Art. 3. The operation of the international bureau shall be under the exclusive direction and supervision of an international committee of weights and measures, which latter shall be under the control of a general conference for weights and measures, to be composed of the delegates of all the contracting Governments.

Art. 4. The general conference for weights and measures shall be presided over by the president for the time being of the Paris Academy of Sciences.

Art. 5. The organization of the bureau, as well as the formation and the powers of the international committee, and of the general conference for weights and measures, are established by the regulations subjoined to this convention.

Art. 6. The international bureau of weights and measures shall be charged with the following duties:

First. All comparisons and verifications of the new prototypes of the meter and kilogram.

Second. The custody of the international prototypes. Third. The periodical comparison of the national standards with the international prototypes and with their test copies, as well as comparisons of the standard thermometers.

Fourth. The comparison of the prototypes with the fundamental standards of nonmetrical weights and measures used in different countries for scientific purposes.

Fifth. The sealing and comparison of geodesic measuring

bars.

Sixth. The comparison of standards and scales of precision, the verification of which may be requested by governments or by scientific societies, or even by constructors or men of science. Art. 7. After the committee shall have proceeded with the work of coordinating the measures relative to electric units and when the general conference shall have so decided by a unanimous vote, the bureau will have charge of the establishment and keeping of the standards of the electric units and their test copies and also of comparing with those standards, the national or other standards of precision.

The bureau is also charged with the duty of making the determinations relative to physical constants, a more accurate knowledge of which may be useful in increasing precision and further insuring uniformity in the provinces to which the above-mentioned units belong (article 6 and first paragraph of article 7).

Data excerpt
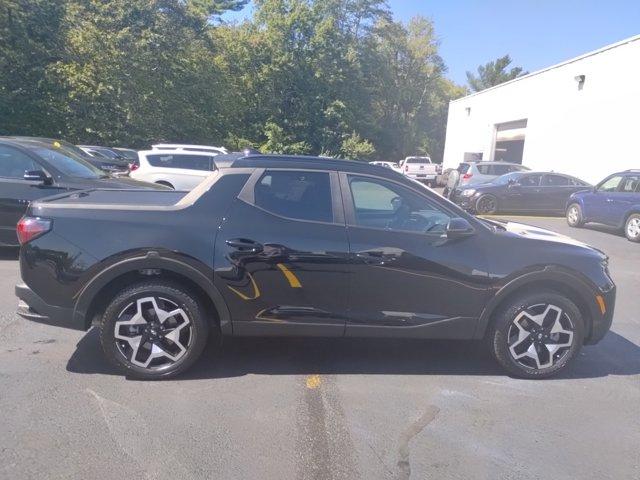 Used 2022 Hyundai Santa Cruz Limited with VIN 5NTJEDAF6NH014240 for sale in Raynham, MA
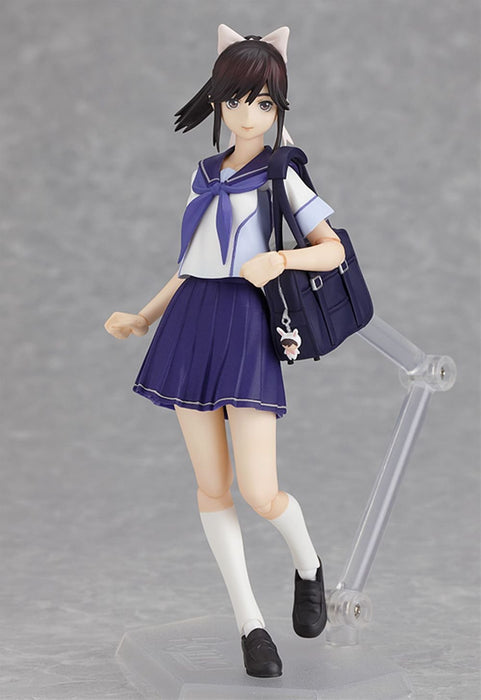 Figurine articulée Max Factory Figma Love Plus Takamine Manaka à collectionner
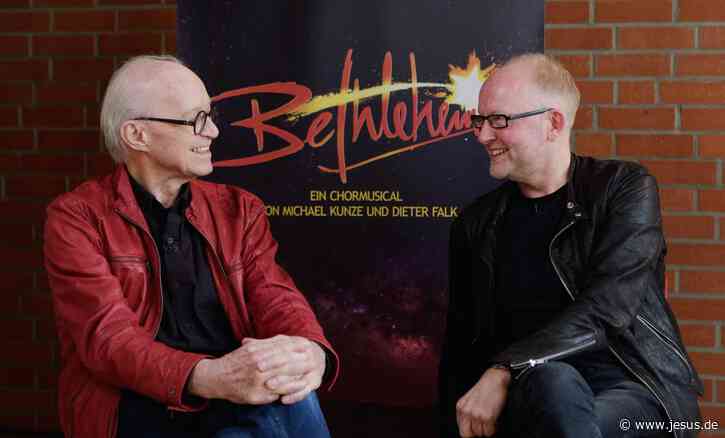 Chormusical Bethlehem: „Ein Schrei nach Frieden“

Work instructions
1. According to the convention text, who presides over the general conference for weights and measures?
2. Write out the part of the convention text starting with "Art. 4. The" and going on through "to this convention.".

Results in order
1. The president for the time being of the Paris Academy of Sciences.

2.
Art. 4. The general conference for weights and measures shall be presided over by the president for the time being of the Paris Academy of Sciences.

Art. 5. The organization of the bureau, as well as the formation and the powers of the international committee, and of the general conference for weights and measures, are established by the regulations subjoined to this convention.